In the mid-to-late 90’s, 3Com’s name was mentioned alongside Nortel’s, Cabletron’s and Cisco’s as one of the major enteprise network infrastructure providers. In 2000 though, 3Com conceded defeat in the enterprise market and discontinued its CoreBuilder LAN switch line and its PathBuilder and NetBuilder WAN products. Many enteprise customers were caught off-guard by 3Com’s sudden departure and were understandably upset.
In 2003, 3Com decided to re-enter the enterprise market by forming a joint venture with Huawei Technologies. Huawei isn’t a household name in North America, but the China-based company is a major network infrastructure provider in Asia, selling primarily to telecommunications companies.
The 3Com/Huawei joint venture sold most of its equipment in the Asian market, which is where the company’s operations are based.
Late last year 3Com exercised an option to buy out the joint venture from Huawei.

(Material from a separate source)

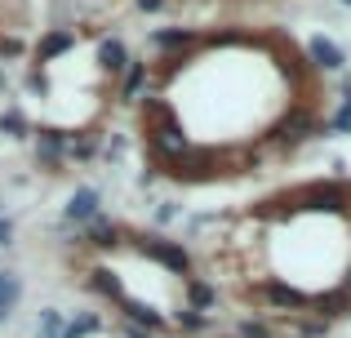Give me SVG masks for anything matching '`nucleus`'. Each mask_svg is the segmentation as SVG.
I'll return each mask as SVG.
<instances>
[{"label":"nucleus","instance_id":"nucleus-1","mask_svg":"<svg viewBox=\"0 0 351 338\" xmlns=\"http://www.w3.org/2000/svg\"><path fill=\"white\" fill-rule=\"evenodd\" d=\"M302 205L298 209H311V214H343L347 209V187L343 182H311V187L298 191Z\"/></svg>","mask_w":351,"mask_h":338},{"label":"nucleus","instance_id":"nucleus-6","mask_svg":"<svg viewBox=\"0 0 351 338\" xmlns=\"http://www.w3.org/2000/svg\"><path fill=\"white\" fill-rule=\"evenodd\" d=\"M62 152H67L62 134H58V130H40V143H36V156H40V165H58Z\"/></svg>","mask_w":351,"mask_h":338},{"label":"nucleus","instance_id":"nucleus-13","mask_svg":"<svg viewBox=\"0 0 351 338\" xmlns=\"http://www.w3.org/2000/svg\"><path fill=\"white\" fill-rule=\"evenodd\" d=\"M18 294H23V285H18V276H14V271H0V307H5V312H9V307L18 303Z\"/></svg>","mask_w":351,"mask_h":338},{"label":"nucleus","instance_id":"nucleus-27","mask_svg":"<svg viewBox=\"0 0 351 338\" xmlns=\"http://www.w3.org/2000/svg\"><path fill=\"white\" fill-rule=\"evenodd\" d=\"M343 5H351V0H343Z\"/></svg>","mask_w":351,"mask_h":338},{"label":"nucleus","instance_id":"nucleus-17","mask_svg":"<svg viewBox=\"0 0 351 338\" xmlns=\"http://www.w3.org/2000/svg\"><path fill=\"white\" fill-rule=\"evenodd\" d=\"M36 334H40V338H62V316L58 312H45L40 325H36Z\"/></svg>","mask_w":351,"mask_h":338},{"label":"nucleus","instance_id":"nucleus-26","mask_svg":"<svg viewBox=\"0 0 351 338\" xmlns=\"http://www.w3.org/2000/svg\"><path fill=\"white\" fill-rule=\"evenodd\" d=\"M5 316H9V312H5V307H0V321H5Z\"/></svg>","mask_w":351,"mask_h":338},{"label":"nucleus","instance_id":"nucleus-22","mask_svg":"<svg viewBox=\"0 0 351 338\" xmlns=\"http://www.w3.org/2000/svg\"><path fill=\"white\" fill-rule=\"evenodd\" d=\"M14 241V223H9V218H0V245H9Z\"/></svg>","mask_w":351,"mask_h":338},{"label":"nucleus","instance_id":"nucleus-25","mask_svg":"<svg viewBox=\"0 0 351 338\" xmlns=\"http://www.w3.org/2000/svg\"><path fill=\"white\" fill-rule=\"evenodd\" d=\"M125 338H152V330H138V325H125Z\"/></svg>","mask_w":351,"mask_h":338},{"label":"nucleus","instance_id":"nucleus-15","mask_svg":"<svg viewBox=\"0 0 351 338\" xmlns=\"http://www.w3.org/2000/svg\"><path fill=\"white\" fill-rule=\"evenodd\" d=\"M156 45H160V49H178V45H191V32L187 27H178V32H156Z\"/></svg>","mask_w":351,"mask_h":338},{"label":"nucleus","instance_id":"nucleus-9","mask_svg":"<svg viewBox=\"0 0 351 338\" xmlns=\"http://www.w3.org/2000/svg\"><path fill=\"white\" fill-rule=\"evenodd\" d=\"M120 307H125V316H129V321L138 325V330H143V325H147V330H160V316H156L152 307L134 303V298H120Z\"/></svg>","mask_w":351,"mask_h":338},{"label":"nucleus","instance_id":"nucleus-14","mask_svg":"<svg viewBox=\"0 0 351 338\" xmlns=\"http://www.w3.org/2000/svg\"><path fill=\"white\" fill-rule=\"evenodd\" d=\"M187 298H191V312H205V307H214V289L200 285V280H191V285H187Z\"/></svg>","mask_w":351,"mask_h":338},{"label":"nucleus","instance_id":"nucleus-11","mask_svg":"<svg viewBox=\"0 0 351 338\" xmlns=\"http://www.w3.org/2000/svg\"><path fill=\"white\" fill-rule=\"evenodd\" d=\"M94 330H98V316L94 312H80L71 325H62V338H89Z\"/></svg>","mask_w":351,"mask_h":338},{"label":"nucleus","instance_id":"nucleus-7","mask_svg":"<svg viewBox=\"0 0 351 338\" xmlns=\"http://www.w3.org/2000/svg\"><path fill=\"white\" fill-rule=\"evenodd\" d=\"M71 45H76V36H71V32H49L40 45H36V58L49 62V58H58V53H67Z\"/></svg>","mask_w":351,"mask_h":338},{"label":"nucleus","instance_id":"nucleus-8","mask_svg":"<svg viewBox=\"0 0 351 338\" xmlns=\"http://www.w3.org/2000/svg\"><path fill=\"white\" fill-rule=\"evenodd\" d=\"M98 62H103L112 76H120V71H129V53L120 40H103V49H98Z\"/></svg>","mask_w":351,"mask_h":338},{"label":"nucleus","instance_id":"nucleus-20","mask_svg":"<svg viewBox=\"0 0 351 338\" xmlns=\"http://www.w3.org/2000/svg\"><path fill=\"white\" fill-rule=\"evenodd\" d=\"M240 338H276V334L267 330L263 321H245V325H240Z\"/></svg>","mask_w":351,"mask_h":338},{"label":"nucleus","instance_id":"nucleus-21","mask_svg":"<svg viewBox=\"0 0 351 338\" xmlns=\"http://www.w3.org/2000/svg\"><path fill=\"white\" fill-rule=\"evenodd\" d=\"M0 53H9V58H18V53H23V40H18V36H5V40H0Z\"/></svg>","mask_w":351,"mask_h":338},{"label":"nucleus","instance_id":"nucleus-10","mask_svg":"<svg viewBox=\"0 0 351 338\" xmlns=\"http://www.w3.org/2000/svg\"><path fill=\"white\" fill-rule=\"evenodd\" d=\"M120 227L116 223H94V232H89V245H98V250H116L120 245Z\"/></svg>","mask_w":351,"mask_h":338},{"label":"nucleus","instance_id":"nucleus-18","mask_svg":"<svg viewBox=\"0 0 351 338\" xmlns=\"http://www.w3.org/2000/svg\"><path fill=\"white\" fill-rule=\"evenodd\" d=\"M0 134H9V138H23V134H27V121H23L18 112H5V116H0Z\"/></svg>","mask_w":351,"mask_h":338},{"label":"nucleus","instance_id":"nucleus-4","mask_svg":"<svg viewBox=\"0 0 351 338\" xmlns=\"http://www.w3.org/2000/svg\"><path fill=\"white\" fill-rule=\"evenodd\" d=\"M263 294H267V303H276V307H311V298H307V294H298V289L280 285V280H267Z\"/></svg>","mask_w":351,"mask_h":338},{"label":"nucleus","instance_id":"nucleus-19","mask_svg":"<svg viewBox=\"0 0 351 338\" xmlns=\"http://www.w3.org/2000/svg\"><path fill=\"white\" fill-rule=\"evenodd\" d=\"M178 325H182V330H205L209 316H205V312H191V307H187V312L178 316Z\"/></svg>","mask_w":351,"mask_h":338},{"label":"nucleus","instance_id":"nucleus-5","mask_svg":"<svg viewBox=\"0 0 351 338\" xmlns=\"http://www.w3.org/2000/svg\"><path fill=\"white\" fill-rule=\"evenodd\" d=\"M94 214H98V191L80 187L76 196L67 200V218H71V223H85V218H94Z\"/></svg>","mask_w":351,"mask_h":338},{"label":"nucleus","instance_id":"nucleus-23","mask_svg":"<svg viewBox=\"0 0 351 338\" xmlns=\"http://www.w3.org/2000/svg\"><path fill=\"white\" fill-rule=\"evenodd\" d=\"M32 89H40V94H45V89H49V76H45V71H32Z\"/></svg>","mask_w":351,"mask_h":338},{"label":"nucleus","instance_id":"nucleus-2","mask_svg":"<svg viewBox=\"0 0 351 338\" xmlns=\"http://www.w3.org/2000/svg\"><path fill=\"white\" fill-rule=\"evenodd\" d=\"M138 254H147V258L165 263V267L178 271V276H187V271H191L187 250H182V245H173V241H165V236H143V241H138Z\"/></svg>","mask_w":351,"mask_h":338},{"label":"nucleus","instance_id":"nucleus-16","mask_svg":"<svg viewBox=\"0 0 351 338\" xmlns=\"http://www.w3.org/2000/svg\"><path fill=\"white\" fill-rule=\"evenodd\" d=\"M143 80H147V67H143V62H129V71H125V98H134L138 89H143Z\"/></svg>","mask_w":351,"mask_h":338},{"label":"nucleus","instance_id":"nucleus-24","mask_svg":"<svg viewBox=\"0 0 351 338\" xmlns=\"http://www.w3.org/2000/svg\"><path fill=\"white\" fill-rule=\"evenodd\" d=\"M160 5H165V0H138V9H143V14H156Z\"/></svg>","mask_w":351,"mask_h":338},{"label":"nucleus","instance_id":"nucleus-12","mask_svg":"<svg viewBox=\"0 0 351 338\" xmlns=\"http://www.w3.org/2000/svg\"><path fill=\"white\" fill-rule=\"evenodd\" d=\"M94 289H98V294H107V298H116V303L125 298V289H120V280H116V276H112L107 267H98V271H94Z\"/></svg>","mask_w":351,"mask_h":338},{"label":"nucleus","instance_id":"nucleus-3","mask_svg":"<svg viewBox=\"0 0 351 338\" xmlns=\"http://www.w3.org/2000/svg\"><path fill=\"white\" fill-rule=\"evenodd\" d=\"M307 53H311V62H316V67H325V71H343V62H347V53L338 49L334 40H325V36H311V40H307Z\"/></svg>","mask_w":351,"mask_h":338}]
</instances>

Will the buyout and the recently announced partnerships herald a renewed focus from 3Com on North American enterprise customers? It’s possible, but in the end it’s more likely 3Com will continue to concentrate on the market where it’s having the most success and that’s Asia. Enterprise customers there don’t have the bitter memories of being abandoned that former 3Com customers in North America have.
Still, it’s nice to know there’s another option available in the enterprise networking market. If nothing else it gives companies a bargaining chip when they go to negotiate their next equipment and services contracts.